ARTA - Les violences contre les journalistes ont de nouveau balayé le visage de la démocratie indonésienne. L’incident récent a impliqué des attaques à un photographe par des agents de sécurité alors qu’il couvre des activités officielles, suscitant des préoccupations de diverses parties.
ham (Komnas HAM), la Commission nationale des droits de l'homme (Komnas HAM) a exprimé une condamnation sévère pour toutes les formes de violence contre les journalistes. Selon Komnas HAM, la liberté de la presse est un droit garanti par la constitution et ne doit pas être ignorée.
ronyme. Nous condamnons les actes répétés de violence contre les journalistes. C’est une grave préoccupation parce qu’elle montre une faible protection de la liberté de la presse », a déclaré Anis Hidayah, coordinatrice de la sous-commission pour l’avancement des droits de l’homme de Komnas HAM, contactée depuis Jakarta lundi.
anis a souligné, en plus d’être garanti par la loi fondamentale de 1945, que la liberté de la presse est également protégée par la loi no 39 de 1999 sur les droits de l’homme et la loi no 40 de 1999 sur la presse. Ce droit fait partie importante du système démocratique indonésien.
HAM a également encouragé le traitement juridique de ces cas de violence à se faire de manière transparente et équitable, et a demandé au gouvernement de s’assurer que des incidents similaires ne se reproduisent pas.
ronyme. « Nous exhortons toutes les parties, y compris les forces de l’ordre et les autorités, à protéger vraiment le bureau du journaliste et à garantir le droit des journalistes à transmettre des informations au public », a-t-il déclaré.
, l’un des cas qui s’est produit samedi (5/4) à la gare de Tawang, Semarang, dans le centre de Java. Le photographe LKBN ANTARA, Makna Zaezar, a subi des violences physiques présumées par des assistants du chef de la police alors qu’il couvrait des activités de moudjah à laquelle le général de police Listyo Sigit Prabowo a assisté directement.
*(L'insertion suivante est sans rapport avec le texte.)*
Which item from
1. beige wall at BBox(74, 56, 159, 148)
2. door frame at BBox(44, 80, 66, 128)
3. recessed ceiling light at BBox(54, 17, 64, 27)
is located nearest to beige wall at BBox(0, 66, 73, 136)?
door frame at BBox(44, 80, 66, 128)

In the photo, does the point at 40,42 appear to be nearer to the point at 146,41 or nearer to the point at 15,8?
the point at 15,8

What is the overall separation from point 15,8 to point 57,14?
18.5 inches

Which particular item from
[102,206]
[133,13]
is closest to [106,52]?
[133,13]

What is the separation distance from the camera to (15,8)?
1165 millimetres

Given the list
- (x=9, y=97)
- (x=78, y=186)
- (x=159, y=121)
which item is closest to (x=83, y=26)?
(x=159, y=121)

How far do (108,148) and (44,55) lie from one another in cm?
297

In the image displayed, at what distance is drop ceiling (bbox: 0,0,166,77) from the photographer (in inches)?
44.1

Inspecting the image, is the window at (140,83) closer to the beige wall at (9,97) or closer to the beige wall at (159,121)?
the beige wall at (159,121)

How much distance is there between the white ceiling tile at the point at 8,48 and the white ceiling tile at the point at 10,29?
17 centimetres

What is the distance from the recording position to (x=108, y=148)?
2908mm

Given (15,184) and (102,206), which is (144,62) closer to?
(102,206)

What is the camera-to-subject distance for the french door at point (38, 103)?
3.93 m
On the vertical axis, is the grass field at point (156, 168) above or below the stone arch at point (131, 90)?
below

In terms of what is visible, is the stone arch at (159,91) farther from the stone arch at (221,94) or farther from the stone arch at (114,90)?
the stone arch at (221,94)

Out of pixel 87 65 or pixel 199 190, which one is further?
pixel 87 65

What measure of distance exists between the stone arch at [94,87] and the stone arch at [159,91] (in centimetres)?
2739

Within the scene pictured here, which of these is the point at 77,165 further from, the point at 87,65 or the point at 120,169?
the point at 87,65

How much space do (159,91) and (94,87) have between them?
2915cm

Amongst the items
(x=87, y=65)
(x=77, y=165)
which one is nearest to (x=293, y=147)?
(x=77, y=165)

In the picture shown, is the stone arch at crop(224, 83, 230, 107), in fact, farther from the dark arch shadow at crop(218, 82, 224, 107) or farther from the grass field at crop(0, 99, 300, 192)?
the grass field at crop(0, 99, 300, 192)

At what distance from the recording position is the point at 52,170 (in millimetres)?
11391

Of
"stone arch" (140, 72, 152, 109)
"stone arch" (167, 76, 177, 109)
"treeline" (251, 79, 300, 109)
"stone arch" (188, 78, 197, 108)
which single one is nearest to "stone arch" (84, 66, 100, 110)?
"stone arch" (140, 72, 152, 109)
à ce moment-là, le chef de la police était en dialogue avec les automobilistes âgés et les personnes handicapées. Lorsqu’il s’agit de déplacer l’emplacement vers un wagon de train pour inspection, l’assistant du chef de la police a demandé une voie d’ouverture par les médias et les relations publiques de la police. Cependant, la situation s’est réchauffée en raison d’un débat entre l’assistant et les membres des relations publiques.
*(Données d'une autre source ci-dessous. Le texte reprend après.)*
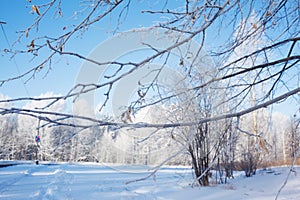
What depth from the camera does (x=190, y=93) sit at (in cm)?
150

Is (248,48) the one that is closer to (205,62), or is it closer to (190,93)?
(205,62)

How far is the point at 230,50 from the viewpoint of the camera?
1545mm

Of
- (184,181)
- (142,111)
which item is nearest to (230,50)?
(142,111)

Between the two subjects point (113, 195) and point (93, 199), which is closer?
point (93, 199)

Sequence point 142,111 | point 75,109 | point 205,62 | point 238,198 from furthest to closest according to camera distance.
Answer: point 238,198 → point 205,62 → point 142,111 → point 75,109

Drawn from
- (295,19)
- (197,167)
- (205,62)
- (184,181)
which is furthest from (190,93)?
(184,181)

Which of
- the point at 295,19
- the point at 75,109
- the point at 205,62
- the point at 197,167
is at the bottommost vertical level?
the point at 197,167

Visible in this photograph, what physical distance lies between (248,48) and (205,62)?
578 mm

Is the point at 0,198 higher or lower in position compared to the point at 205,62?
lower

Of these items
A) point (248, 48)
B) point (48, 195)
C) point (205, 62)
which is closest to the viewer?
point (205, 62)

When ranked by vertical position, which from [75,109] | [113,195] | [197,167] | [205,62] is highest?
[205,62]

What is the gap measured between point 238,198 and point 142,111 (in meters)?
3.86

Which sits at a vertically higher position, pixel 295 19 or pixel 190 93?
pixel 295 19

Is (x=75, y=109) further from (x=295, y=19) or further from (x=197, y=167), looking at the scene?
(x=197, y=167)
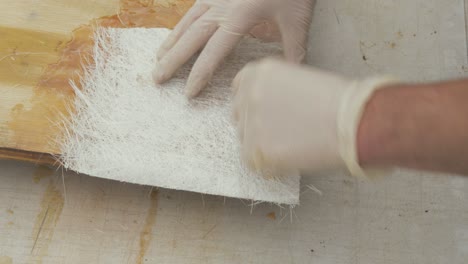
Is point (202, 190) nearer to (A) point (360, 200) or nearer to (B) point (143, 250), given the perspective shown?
(B) point (143, 250)

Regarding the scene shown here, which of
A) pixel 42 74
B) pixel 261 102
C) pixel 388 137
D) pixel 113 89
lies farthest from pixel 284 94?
pixel 42 74

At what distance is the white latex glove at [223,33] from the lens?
1.24 metres

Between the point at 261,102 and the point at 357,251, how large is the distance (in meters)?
0.66

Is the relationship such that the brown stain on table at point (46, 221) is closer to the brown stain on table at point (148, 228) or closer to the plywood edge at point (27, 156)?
the plywood edge at point (27, 156)

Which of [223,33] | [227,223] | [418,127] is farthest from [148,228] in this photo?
[418,127]

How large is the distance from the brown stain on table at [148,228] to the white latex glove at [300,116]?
447 millimetres

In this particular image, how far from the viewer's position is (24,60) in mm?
1370

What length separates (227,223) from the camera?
136 cm

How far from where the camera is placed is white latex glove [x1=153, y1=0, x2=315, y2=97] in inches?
48.8

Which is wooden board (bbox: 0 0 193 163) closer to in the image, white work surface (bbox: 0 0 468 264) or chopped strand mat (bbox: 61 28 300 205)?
chopped strand mat (bbox: 61 28 300 205)

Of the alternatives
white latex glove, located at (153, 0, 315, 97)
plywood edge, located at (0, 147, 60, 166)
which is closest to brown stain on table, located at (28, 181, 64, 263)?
plywood edge, located at (0, 147, 60, 166)

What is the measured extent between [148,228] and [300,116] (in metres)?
0.67

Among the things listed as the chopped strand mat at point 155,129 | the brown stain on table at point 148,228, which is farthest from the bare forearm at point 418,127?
the brown stain on table at point 148,228

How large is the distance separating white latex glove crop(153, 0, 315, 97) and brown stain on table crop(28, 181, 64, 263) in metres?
0.51
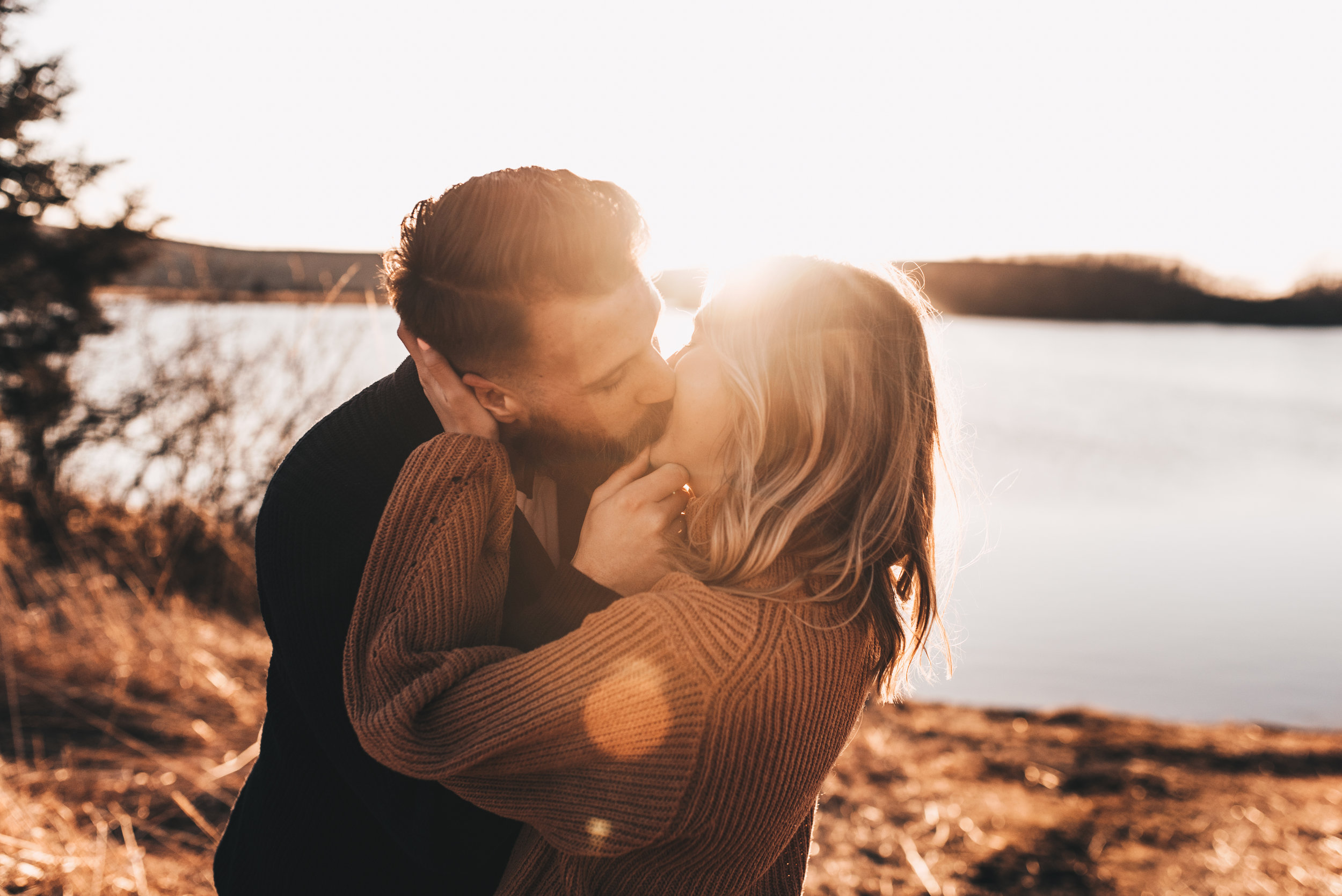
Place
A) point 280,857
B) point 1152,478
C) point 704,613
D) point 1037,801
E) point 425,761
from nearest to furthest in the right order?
point 425,761
point 704,613
point 280,857
point 1037,801
point 1152,478

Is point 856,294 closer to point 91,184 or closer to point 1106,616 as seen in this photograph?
point 1106,616

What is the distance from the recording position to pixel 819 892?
3701mm

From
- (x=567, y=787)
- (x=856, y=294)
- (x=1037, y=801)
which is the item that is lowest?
(x=1037, y=801)

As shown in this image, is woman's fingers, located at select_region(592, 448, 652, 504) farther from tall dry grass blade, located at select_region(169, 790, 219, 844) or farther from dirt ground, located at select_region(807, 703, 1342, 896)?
dirt ground, located at select_region(807, 703, 1342, 896)

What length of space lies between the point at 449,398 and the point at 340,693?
0.66 m

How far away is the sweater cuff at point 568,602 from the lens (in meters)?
1.74

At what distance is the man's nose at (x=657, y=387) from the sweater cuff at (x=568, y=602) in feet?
1.71

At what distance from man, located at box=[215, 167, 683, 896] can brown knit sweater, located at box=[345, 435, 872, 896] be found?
127 mm

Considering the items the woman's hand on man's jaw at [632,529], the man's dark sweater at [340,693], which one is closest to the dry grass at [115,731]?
the man's dark sweater at [340,693]

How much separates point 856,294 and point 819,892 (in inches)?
114

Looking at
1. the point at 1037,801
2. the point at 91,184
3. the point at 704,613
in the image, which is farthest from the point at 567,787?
the point at 91,184

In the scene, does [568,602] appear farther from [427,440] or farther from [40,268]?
[40,268]

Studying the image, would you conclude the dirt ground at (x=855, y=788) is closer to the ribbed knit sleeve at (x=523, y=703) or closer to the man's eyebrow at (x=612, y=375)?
the ribbed knit sleeve at (x=523, y=703)

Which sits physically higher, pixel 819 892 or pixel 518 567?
pixel 518 567
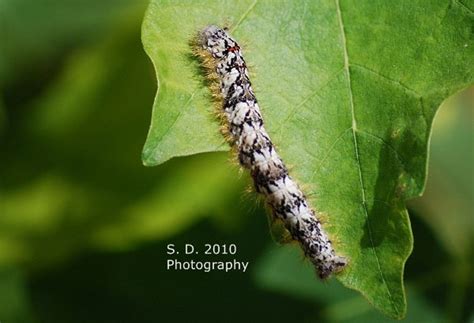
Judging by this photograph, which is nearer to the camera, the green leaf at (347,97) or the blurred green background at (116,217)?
the green leaf at (347,97)

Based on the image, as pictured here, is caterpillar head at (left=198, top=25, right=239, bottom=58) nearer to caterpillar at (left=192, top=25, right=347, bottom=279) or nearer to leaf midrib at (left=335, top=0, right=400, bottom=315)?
caterpillar at (left=192, top=25, right=347, bottom=279)

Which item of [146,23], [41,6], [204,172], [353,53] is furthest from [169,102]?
[41,6]

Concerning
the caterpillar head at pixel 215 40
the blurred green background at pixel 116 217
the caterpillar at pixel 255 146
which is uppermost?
the caterpillar head at pixel 215 40


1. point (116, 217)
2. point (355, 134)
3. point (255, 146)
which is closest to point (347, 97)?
point (355, 134)

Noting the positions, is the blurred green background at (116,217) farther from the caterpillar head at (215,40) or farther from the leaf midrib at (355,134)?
the leaf midrib at (355,134)

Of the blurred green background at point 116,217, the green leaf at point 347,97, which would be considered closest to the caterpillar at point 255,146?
the green leaf at point 347,97

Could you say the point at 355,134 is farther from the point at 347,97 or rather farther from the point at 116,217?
the point at 116,217
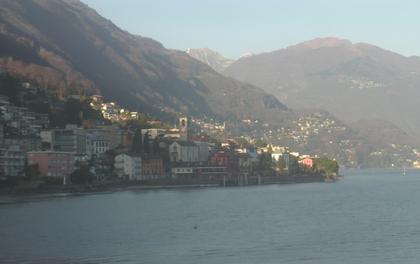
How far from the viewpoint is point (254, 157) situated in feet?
388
ezzar qui documentait l’activité a choisi de rester à l’écart pour éviter l’agitation. Cependant, c’était précisément à ce moment-là qu’il a reçu un traitement sévère de la part de l’assistant.
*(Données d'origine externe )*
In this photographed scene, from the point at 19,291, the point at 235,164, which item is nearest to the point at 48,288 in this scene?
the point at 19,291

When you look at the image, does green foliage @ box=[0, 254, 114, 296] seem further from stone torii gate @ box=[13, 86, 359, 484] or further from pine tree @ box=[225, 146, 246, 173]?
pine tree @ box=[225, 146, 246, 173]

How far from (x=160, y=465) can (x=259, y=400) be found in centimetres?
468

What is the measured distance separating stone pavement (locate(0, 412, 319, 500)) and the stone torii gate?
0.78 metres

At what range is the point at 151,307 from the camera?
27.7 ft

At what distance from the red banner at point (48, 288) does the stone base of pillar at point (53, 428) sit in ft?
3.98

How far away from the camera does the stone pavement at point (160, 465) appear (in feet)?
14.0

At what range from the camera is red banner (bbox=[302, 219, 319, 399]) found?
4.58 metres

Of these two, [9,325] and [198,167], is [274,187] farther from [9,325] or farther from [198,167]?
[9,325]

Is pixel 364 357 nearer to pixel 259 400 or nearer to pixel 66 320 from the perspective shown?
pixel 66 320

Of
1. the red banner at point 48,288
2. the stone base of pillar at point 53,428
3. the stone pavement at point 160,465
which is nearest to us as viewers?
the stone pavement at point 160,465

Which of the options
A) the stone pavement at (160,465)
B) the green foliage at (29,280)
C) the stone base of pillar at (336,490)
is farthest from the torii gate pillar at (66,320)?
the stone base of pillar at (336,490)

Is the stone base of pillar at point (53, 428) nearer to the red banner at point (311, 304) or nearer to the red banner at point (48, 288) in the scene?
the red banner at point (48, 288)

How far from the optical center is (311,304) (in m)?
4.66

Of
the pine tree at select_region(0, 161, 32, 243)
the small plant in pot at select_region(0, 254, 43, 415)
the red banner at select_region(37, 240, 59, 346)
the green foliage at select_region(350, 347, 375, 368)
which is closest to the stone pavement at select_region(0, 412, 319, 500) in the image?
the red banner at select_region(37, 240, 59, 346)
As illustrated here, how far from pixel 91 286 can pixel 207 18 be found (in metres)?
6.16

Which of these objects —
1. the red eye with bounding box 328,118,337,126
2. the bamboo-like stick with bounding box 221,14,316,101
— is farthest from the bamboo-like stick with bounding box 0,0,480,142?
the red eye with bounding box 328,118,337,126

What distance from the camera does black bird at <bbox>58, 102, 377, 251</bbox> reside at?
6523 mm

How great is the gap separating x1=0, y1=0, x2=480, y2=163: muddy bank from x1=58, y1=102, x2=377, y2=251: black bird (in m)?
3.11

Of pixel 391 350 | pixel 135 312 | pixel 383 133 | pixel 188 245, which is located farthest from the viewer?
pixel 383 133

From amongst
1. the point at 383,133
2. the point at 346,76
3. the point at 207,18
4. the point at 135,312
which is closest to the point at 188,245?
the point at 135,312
f-Royal, “J'ai entendu parler fort en colère, disant : Si vous êtes de la presse, je publie un par un. Lorsque je suis revenu à ma position d'origine, j'ai soudainement été frappé par l'arrière de la tête », a expliqué Signa lorsqu'il a été confirmé dimanche (6/4).
, il a été surpris et a demandé à l’agresseur, mais n’a pas reçu d’explication. L’agresseur a juste poursuivi son travail tout en étant en colère.
présumé de la violence, un membre de l’équipe de sécurité du protocole du chef de la police nommé Ipda E, s’est excusé directement auprès de Makna Zaezar lors d’une réunion au bureau ANTARA du bureau central de Java dimanche soir.
ronyme : “Je m'excuse auprès des collègues des médias, mais je suis désolé pour cela.”
HAM Komnas a souligné que le règlement ne peut pas se résoudre simplement aux excuses. L’application de la loi et les mesures concrètes d’agents concernés sont toujours nécessaires pour assurer la protection des journalistes futurs.